Investing is often highlighted as a crucial tool for wealth building, but it may seem daunting to bridge the gap between investing a small amount per paycheck and achieving financial security in the distant future. Does investing really work, and how can you begin? In my journey, it’s akin to following a skincare routine in anticipation of waking up with flawless skin. While I’m still waiting for that skincare magic, I can confirm that investing is indeed transformative and yields results over time.

My investment journey began at 20 when I received a small government grant due to a chronic illness. The grant required me to invest the sum until retirement to retain it, essentially enforcing my initial foray into investing. Despite having theoretical knowledge, I had never practiced investing. I dived into books, researched exchange-traded funds (ETFs), and took the plunge. Nearly a decade later, that initial amount has grown into a six-figure portfolio without any significant windfalls. Here’s how I achieved it, and you can too!

1. Choose the Suitable Account

Upon arriving at my bank, I was tasked with selecting the account type.
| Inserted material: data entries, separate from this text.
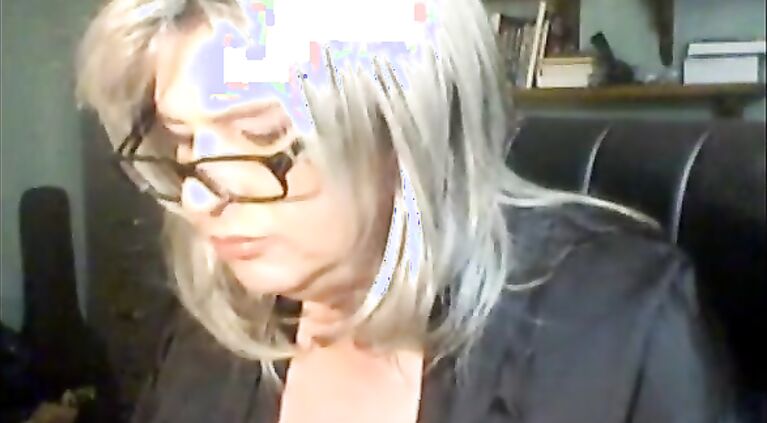 Cam and hitting the cock pipe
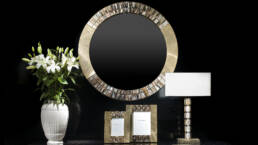 Wall mirrors - Astrid wall mirror in hand engraved 24k gold plated brass and horn - Arcahorn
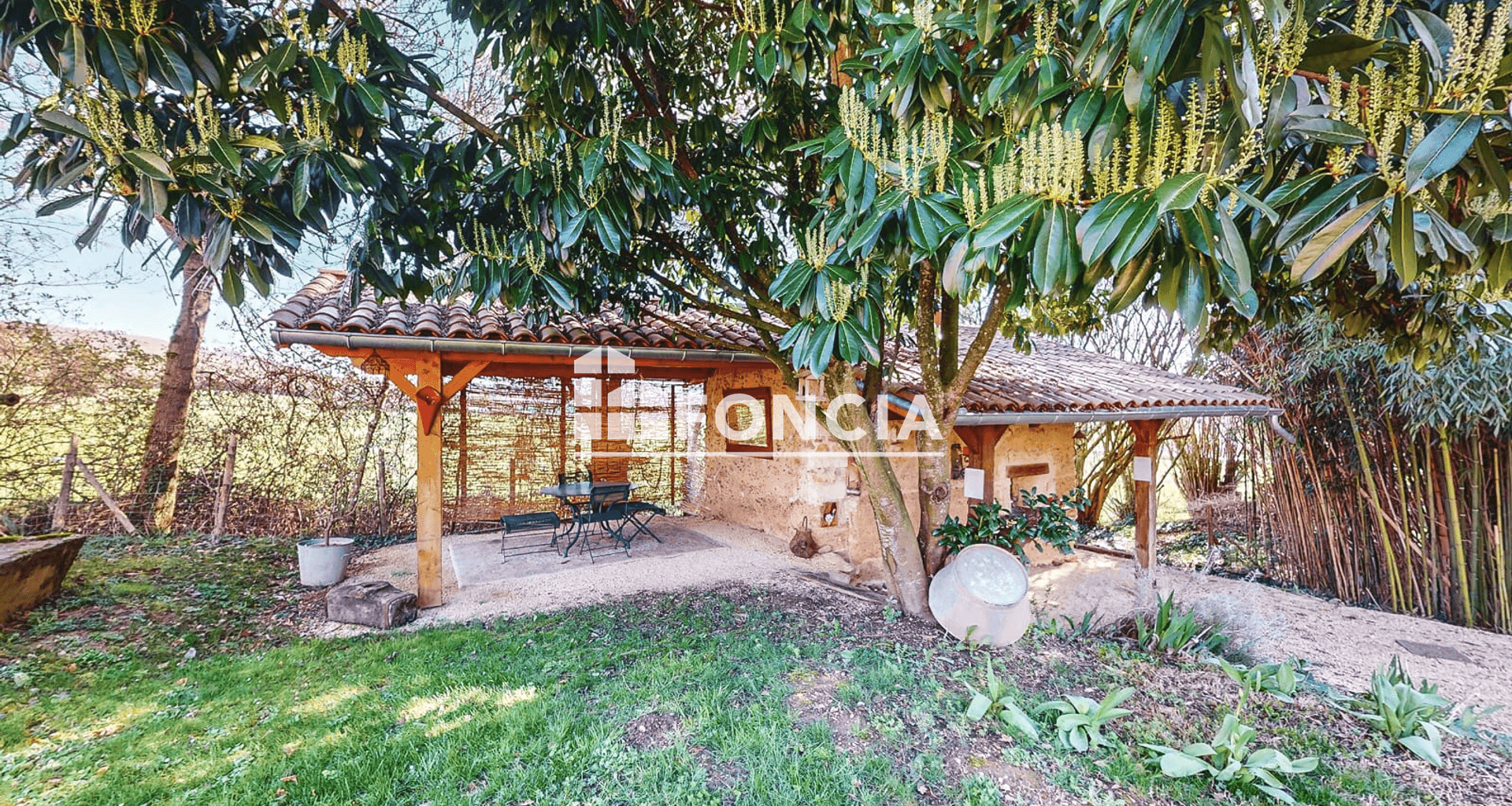 Maison 5 pièces (230 m²) à vendre - Pommier-de-beaurepaire (38260)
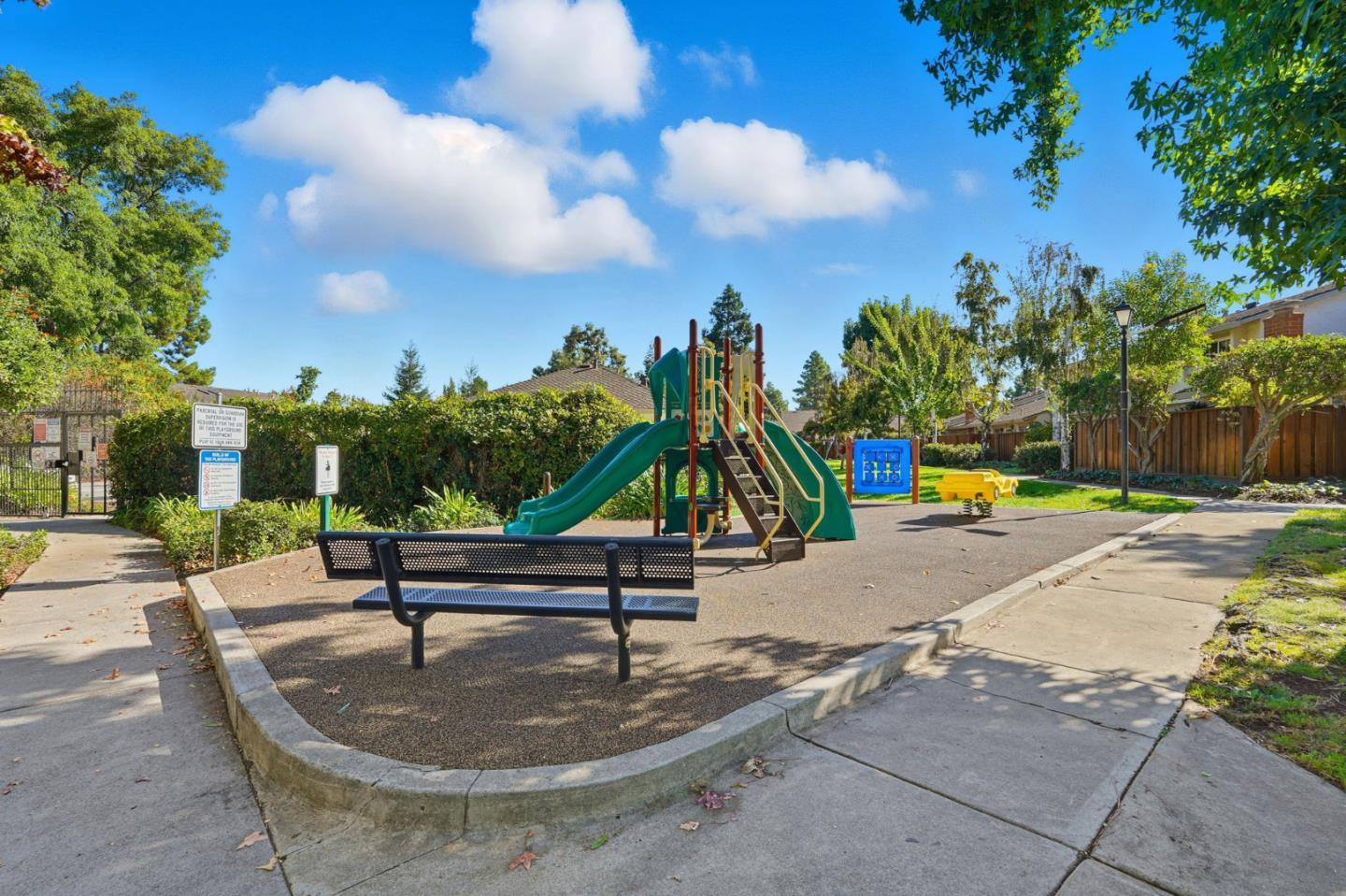 Detail Gallery Image 33 of 40 For 10902 Northfield Sq, Cupertino,  CA 95014 - 2 Beds | 2 Baths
Options included tax-advantaged accounts like 401k and Roth IRA with yearly contribution limits, and non-tax-sheltered accounts allowing unlimited investment but taxing gains. Opting for a tax-sheltered account suited my situation, ensuring no tax burdens on investments in the near future. Consider where to invest too; transitioning to an online platform with lower fees bolstered my investment growth over time.

2. Select Appropriate Investments

After setting up my account and funding it, the next step was choosing investments. Initially gravitating towards managed mutual funds, I eventually switched to self-managed ETFs for low fees and diversification benefits. Supplementing ETFs with a managed platform offered through my job allowed for a balanced portfolio tailored to my risk tolerance.

3. Consistent Contributions Are Key

I adopted the principle of consistent investing, committing a portion of every income stream regardless of the amount. This strategy, irrespective of fluctuations in income, proved pivotal in nurturing compound interest and portfolio growth. Automating the process and maintaining a net worth tracker aided in visualizing progress.

4. Regularly Monitor Accounts

Contrary to advice advocating for a hands-off approach, actively monitoring my investments facilitated portfolio growth. Tracking investments regularly not only kept me engaged but also enabled reinvestment of dividends and scrutiny of fees. While market fluctuations can be unsettling, periodic check-ins allowed for timely corrections.

5. Seek Expert Guidance When Necessary

Engaging a fee-only financial advisor after a few years of investing provided invaluable insights. Adjustments to contributions, diversification beyond tech and retail ETFs, and personalized advice led to doubling of returns and attainment of the six-figure milestone.

6. Utilize Government and Employer Resources

Maximizing free investment avenues, like government grants and employer-matched 401k programs, significantly bolstered my portfolio. Regularly tapping into available resources, even if requiring effort, was instrumental in capitalizing on compound interest opportunities.

7. Remain Committed to Your Plan

Consistent adherence to the investment strategy, even during challenging periods, proved fundamental to portfolio growth. By staying resolute in the face of market uncertainties and staying committed to regular contributions, I witnessed my portfolio rebound post-pandemic and surpass the six-figure threshold.